The researchers observed that when this fleet did not communicate, it would act much like how regular traffic works. When one of the cars stopped or slowed down, the cars behind it did the same and would wait for a gap in the traffic before proceeding, causing a ripple effect that slowed traffic considerably.
However, when the fleet communicated and were actively cooperating, traffic flow was smoother. When one car stopped, others did the same. When another car slowed down, the cars in the other lane would do the same so that the others could quickly pass without having to stop or slow down significantly.
In another trial, they placed a human-controlled driver into their track. This person was tasked with driving as aggressively as he could. The communicating and cooperating fleet of cars were able to give way to each other to avoid the aggressive driver.
The research team believes that this study may be useful in figuring out how self-driving cars can and should communicate with each other and with directly controlled vehicles once the technology becomes much more widespread. “Autonomous cars could fix a lot of different problems associated with driving in cities,” said researcher Michael He, “but there needs to be a way for them to work together.”
He's statement itself poses a major concern: How are people supposed to get thousands or even millions of cars driving in the same city to communicate and work together?
“If different automotive manufacturers are all developing their own autonomous cars with their own software, those cars all need to communicate with each other effectively," said co-researcher Nicholas Hyldmar. (Related: As self-driving cars become more widely accepted, experts warn: They aren't fail-safe.)

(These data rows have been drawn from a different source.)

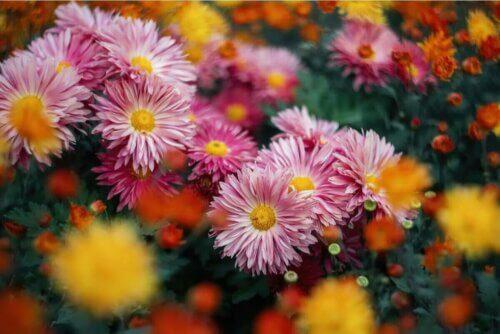 Une plante de chrysanthème.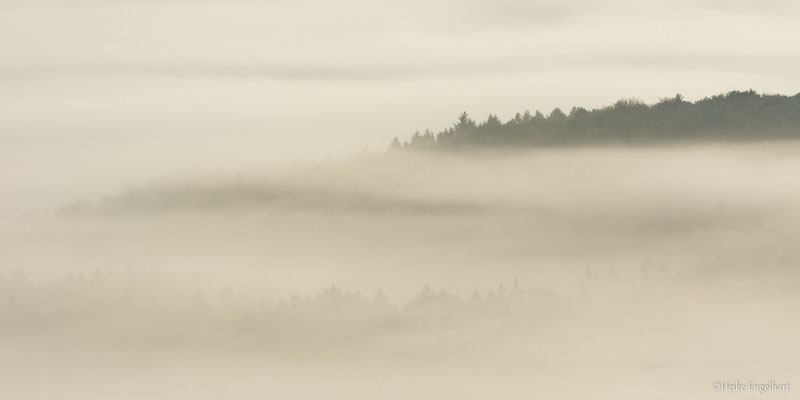 Nebeldetails, Pfälzer Wald
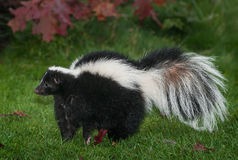 Free Striped Skunk Mephitis Mephitis Stands To Left Stock Photography - 98462562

In fact, it is more likely that many self-driving cars with different systems will be unable to fully cooperate and will only make traffic worse.

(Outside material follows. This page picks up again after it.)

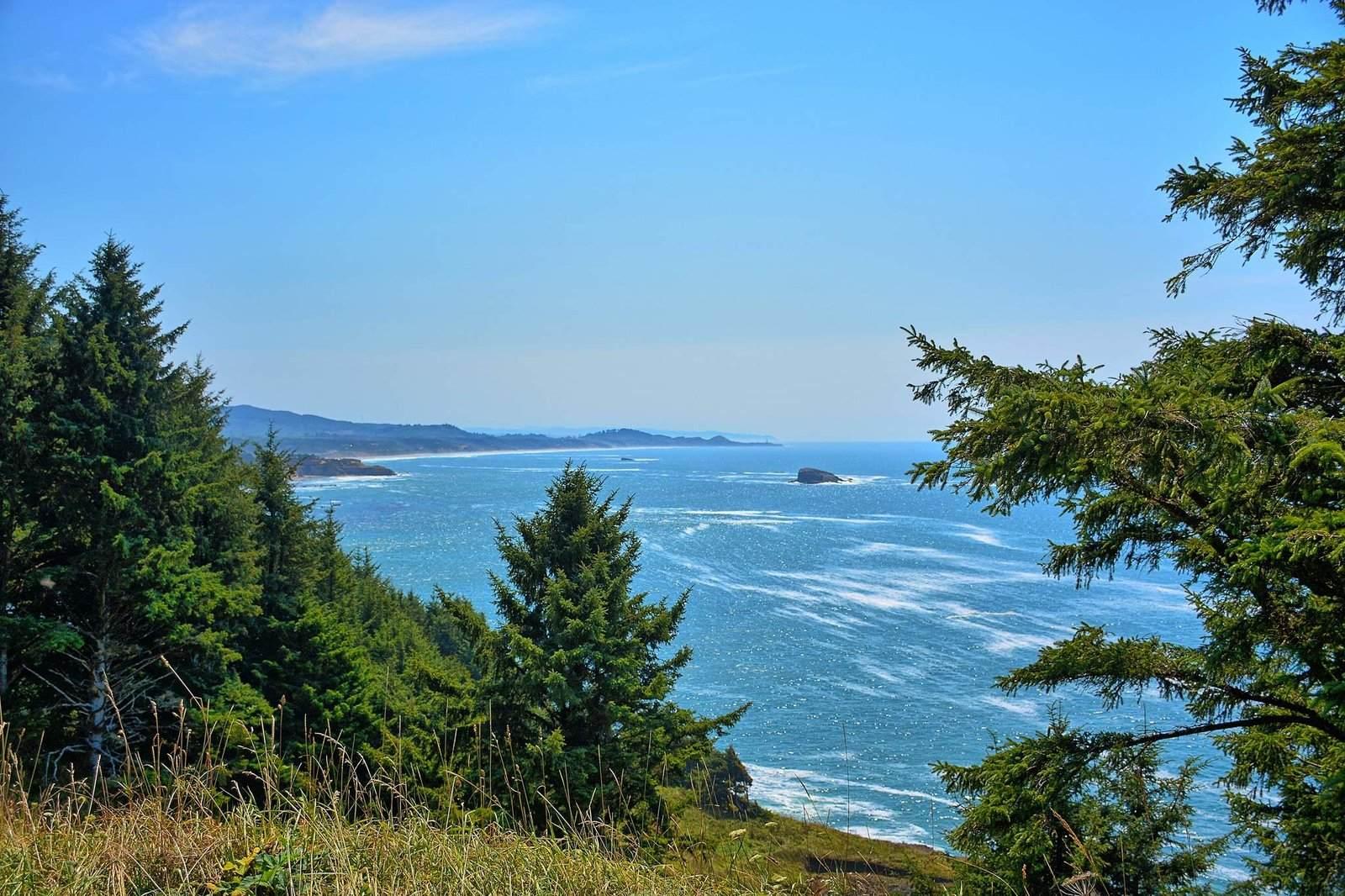 oregon coast13 Day at Oregon Coast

A report released by the World Economic Forum and the Boston Consulting Group has concluded that while self-driving cars could mean fewer cars on the road overall, the traffic congestion could actually get worse by about 5.5 percent because people will likely choose to buy more self-driving cars instead of using public transportation.
Another study, conducted by Adam Millard-Ball of the University of California, Santa Cruz, has suggested that congestion will worsen. In this research, Millard-Ball found that autonomous vehicles acting as taxis will most likely remain on cruise while looking for more passengers. Where these driverless cars will cruise, drive and park will most likely be decided based on economic factors, which means that they will be busy loitering around a city's commercial districts, where people go to work.

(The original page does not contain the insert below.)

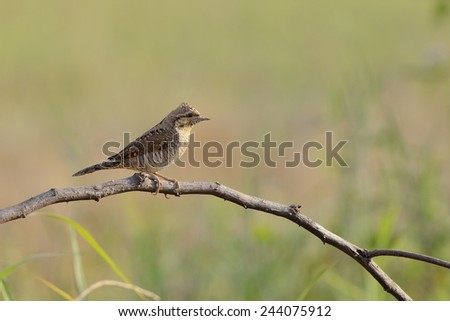 Eurasian wryneck, Spotted woodpecker ,Bird on the best perch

"Cruising, counterintuitively, would have a greater impact on congestion than on vehicle travel, given that cruising AVs have the incentive to travel as slowly as possible and thus would drive relatively few kilometers," wrote Millard-Ball.
While self-driving cars may show promise as a way of helping people drive more safely and reducing traffic problems, more research needs to be done. The speed at which these vehicles are being pumped out should be a sign of concern, not progress, as no just transition to fully driverless systems is even being considered.